• Cattle nutrition and grazing behavior during short-duration-grazing periods on crested wheatgrass range

      Olson, K. C.; Rouse, G. B.; Malechek, J. C. (Society for Range Management, 1989-03-01)
      Daily changes in diet quality, ingestive behavior, and daily forage intake were investigated using crested wheatgrass [Agropyron desertorum (Fisch.) Schult. and A. cristatum (L.) Gaertn.] range in a 3-year study to provide an understanding of how the rapid defoliation that occurs under the high stocking density of short duration grazing (SDG) affects livestock nutrition. A 10-paddock short duration grazing cell was stocked with yearling Angus heifers. Grazing periods in paddocks varied from 1 to 4 days. Dietary quality was assessed daily within pre-selected paddocks by determining crude protein content and in vitro organic matter digestibility of extrusa samples collected from esophageally fistulated animals. Three variables of ingestive behavior were measured concurrently, including ingestion rate, biting rate, and grazing time. Daily forage intake was estimated by multiplying ingestion rate and grazing time. There were large daily changes in diet quality, ingestive behavior, and forage intake during the grazing period within particular SDG paddocks.
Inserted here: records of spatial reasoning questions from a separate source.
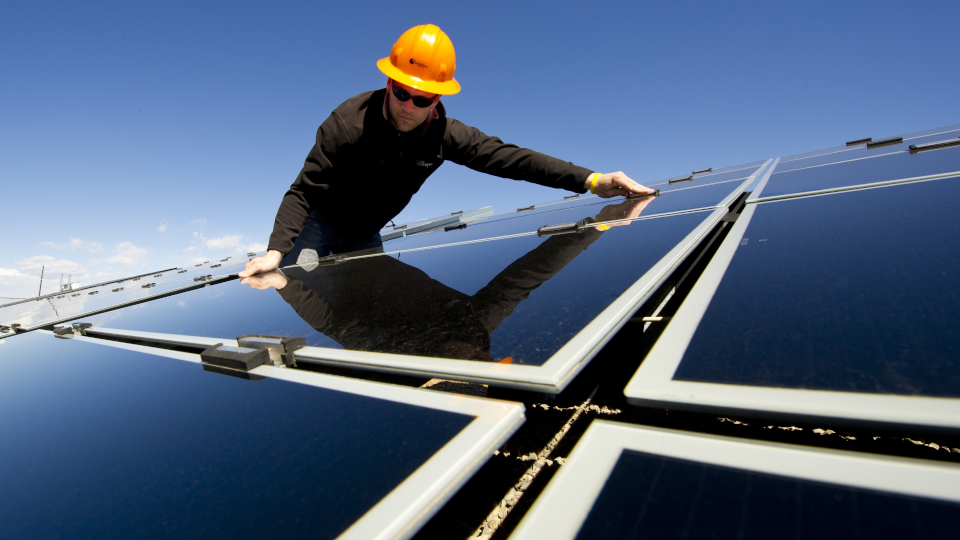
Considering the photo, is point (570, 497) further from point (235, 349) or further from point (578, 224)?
point (578, 224)

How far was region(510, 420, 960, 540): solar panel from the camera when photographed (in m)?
0.32

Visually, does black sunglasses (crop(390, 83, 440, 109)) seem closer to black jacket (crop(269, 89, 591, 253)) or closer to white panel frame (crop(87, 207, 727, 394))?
black jacket (crop(269, 89, 591, 253))

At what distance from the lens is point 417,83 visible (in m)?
2.62

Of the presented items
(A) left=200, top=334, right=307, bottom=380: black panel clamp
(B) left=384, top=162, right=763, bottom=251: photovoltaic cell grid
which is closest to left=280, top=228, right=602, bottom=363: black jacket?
(A) left=200, top=334, right=307, bottom=380: black panel clamp

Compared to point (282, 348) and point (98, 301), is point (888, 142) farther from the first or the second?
point (98, 301)

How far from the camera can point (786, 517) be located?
13.0 inches

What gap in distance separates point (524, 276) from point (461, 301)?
263 mm

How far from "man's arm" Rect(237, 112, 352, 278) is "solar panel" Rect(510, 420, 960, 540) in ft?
8.86

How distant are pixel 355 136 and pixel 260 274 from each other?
113 centimetres

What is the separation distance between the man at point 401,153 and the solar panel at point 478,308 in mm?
881

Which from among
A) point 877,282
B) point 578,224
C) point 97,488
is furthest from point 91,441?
point 578,224

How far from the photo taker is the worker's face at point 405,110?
8.59 ft

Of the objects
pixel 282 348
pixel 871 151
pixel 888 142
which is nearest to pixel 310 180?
pixel 282 348

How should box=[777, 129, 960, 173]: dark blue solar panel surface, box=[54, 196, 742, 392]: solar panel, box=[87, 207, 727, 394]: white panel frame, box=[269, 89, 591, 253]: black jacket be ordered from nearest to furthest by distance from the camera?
box=[87, 207, 727, 394]: white panel frame → box=[54, 196, 742, 392]: solar panel → box=[269, 89, 591, 253]: black jacket → box=[777, 129, 960, 173]: dark blue solar panel surface
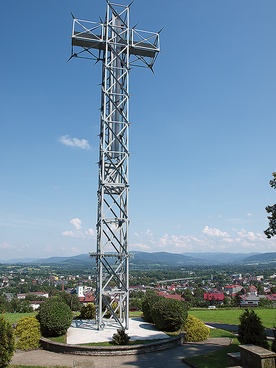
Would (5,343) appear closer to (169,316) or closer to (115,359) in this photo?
(115,359)

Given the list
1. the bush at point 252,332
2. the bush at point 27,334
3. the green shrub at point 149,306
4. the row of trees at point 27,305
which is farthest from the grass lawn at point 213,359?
the row of trees at point 27,305

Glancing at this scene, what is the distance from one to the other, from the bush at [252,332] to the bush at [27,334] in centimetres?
773

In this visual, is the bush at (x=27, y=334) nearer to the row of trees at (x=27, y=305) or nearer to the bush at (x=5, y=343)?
the row of trees at (x=27, y=305)

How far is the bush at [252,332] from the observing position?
32.6 ft

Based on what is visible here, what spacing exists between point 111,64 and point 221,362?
1473cm

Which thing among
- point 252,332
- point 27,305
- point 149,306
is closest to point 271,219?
point 252,332

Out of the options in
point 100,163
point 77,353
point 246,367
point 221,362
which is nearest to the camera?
point 246,367

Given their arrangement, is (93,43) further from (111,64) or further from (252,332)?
(252,332)

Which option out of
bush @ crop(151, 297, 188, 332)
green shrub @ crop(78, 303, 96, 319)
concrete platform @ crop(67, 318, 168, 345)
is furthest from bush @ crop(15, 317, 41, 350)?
bush @ crop(151, 297, 188, 332)

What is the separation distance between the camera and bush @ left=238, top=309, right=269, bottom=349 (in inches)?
391

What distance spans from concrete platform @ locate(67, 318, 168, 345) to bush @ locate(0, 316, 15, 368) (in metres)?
3.26

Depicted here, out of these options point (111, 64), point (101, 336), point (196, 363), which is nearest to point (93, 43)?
point (111, 64)

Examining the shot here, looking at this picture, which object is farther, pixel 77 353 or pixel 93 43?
pixel 93 43

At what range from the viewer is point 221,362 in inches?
388
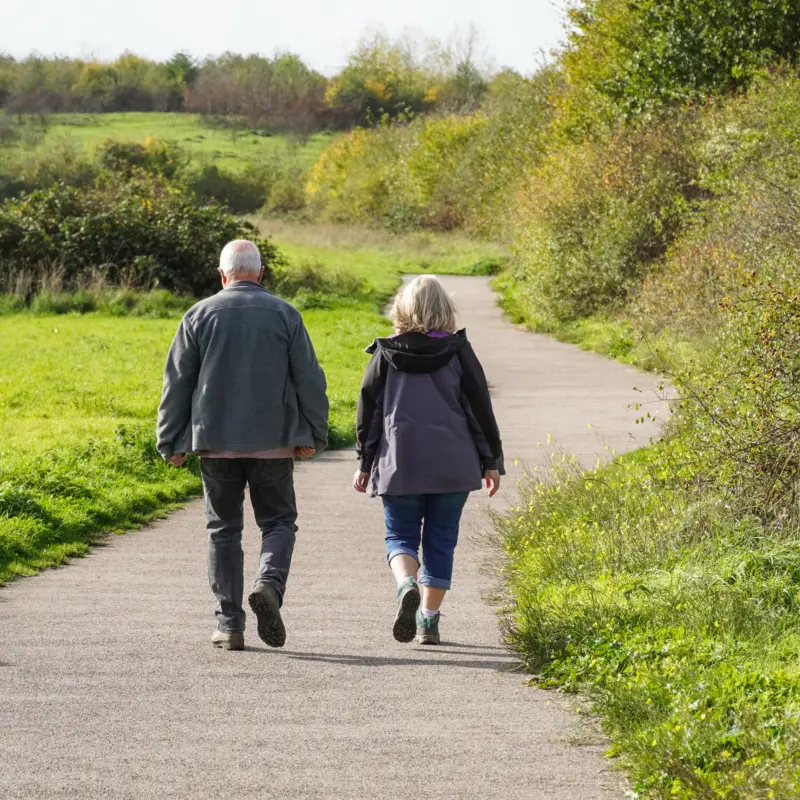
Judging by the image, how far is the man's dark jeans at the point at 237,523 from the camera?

Diet quality declined significantly during the 2 or 3 day grazing period in all 3 years. Although not as consistent throughout the study, ingestive behavioral responses changed significantly, indicating declines in forage intake during the grazing period on a particular paddock. Ingestive behavior was correlated with several characteristics of the sward that changed as it was defoliated. Ingestion rate decreased with herbage availability, apparently causing the animals to compensate by increasing biting rate or grazing time. Ingestion rate and biting rate decreased as nutritional quality of the sward declined, as indicated by decreased crude protein content and digestibility, and increased fiber content. Based on the system studied, grazing periods in SDG paddocks should be no more than 2 days to maintain high levels of livestock performance on crested wheatgrass range.